Hace dos años, el futuro director de Le Chœur Battant, junto con su esposa, Karine, y su amiga Brigitte, se dieron cuenta de que solo veían a sus amigos unas pocas veces al año, generalmente para cenar, y que se estaban perdiendo algo valioso. De esa reflexión surgió una idea inesperada: crear un coro que se convirtiera en una aventura compartida para su grupo de amigos, a pesar de que ninguno de ellos había cantado nunca en un coro.
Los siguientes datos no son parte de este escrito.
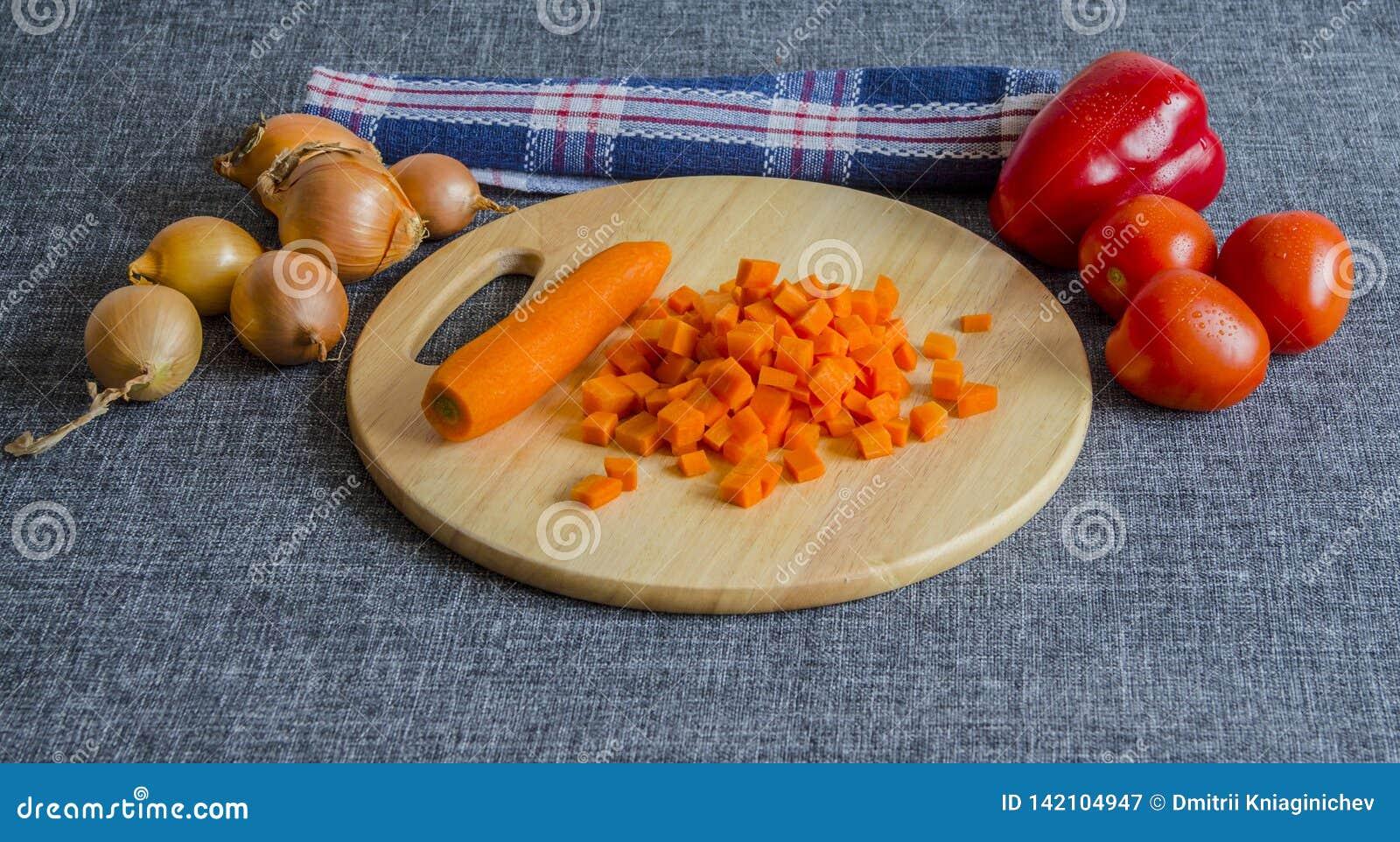 Cenouras cortadas em uma placa de corte de madeira Cebolas, tomates, pimenta de sino Toalha de cozinha Em uma fundo-imagem cinzen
La idea se fue volviendo más audaz. ¿Y si la música que interpretaran fuera compuesta y dirigida por él, a pesar de que nunca había escrito música coral ni dirigido un coro? El concepto era tan deliciosamente improbable que merecía ser intentado. Llamaron a sus amigos y, para su asombro, todos dijeron que sí.
Así nació Le Chœur Battant (“El Corazón Latiendo”): un grupo de personas que nunca habían cantado, guiadas por alguien que nunca había dirigido, que se reunieron para interpretar música que él nunca había compuesto antes, todo ello con el espíritu de explorar la profundidad, la alegría y la vulnerabilidad de la verdadera amistad.
Con el tiempo, ver cómo los cantantes se descubren unos a otros —y a sí mismos— a través de este viaje musical compartido ha sido profundamente conmovedor e infinitamente inspirador.
Años atrás, el director había vivido en Irlanda mientras trabajaba para Irish Distillers. Un amigo de Cork le preguntó en tono de broma si aquel coro principiante podría aspirar a ser seleccionado para el Festival Coral Internacional de Cork. Aunque lo dijo en broma, el reto fue aceptado. El coro trabajó con determinación, pasión y un espíritu lúdico propio de sus orígenes.
Hoy, ese sueño se ha hecho realidad: un hito que supera con creces todo lo imaginado al principio. Su aventura continúa, prueba de que la amistad, el coraje y la curiosidad pueden llevarlos a lugares extraordinarios.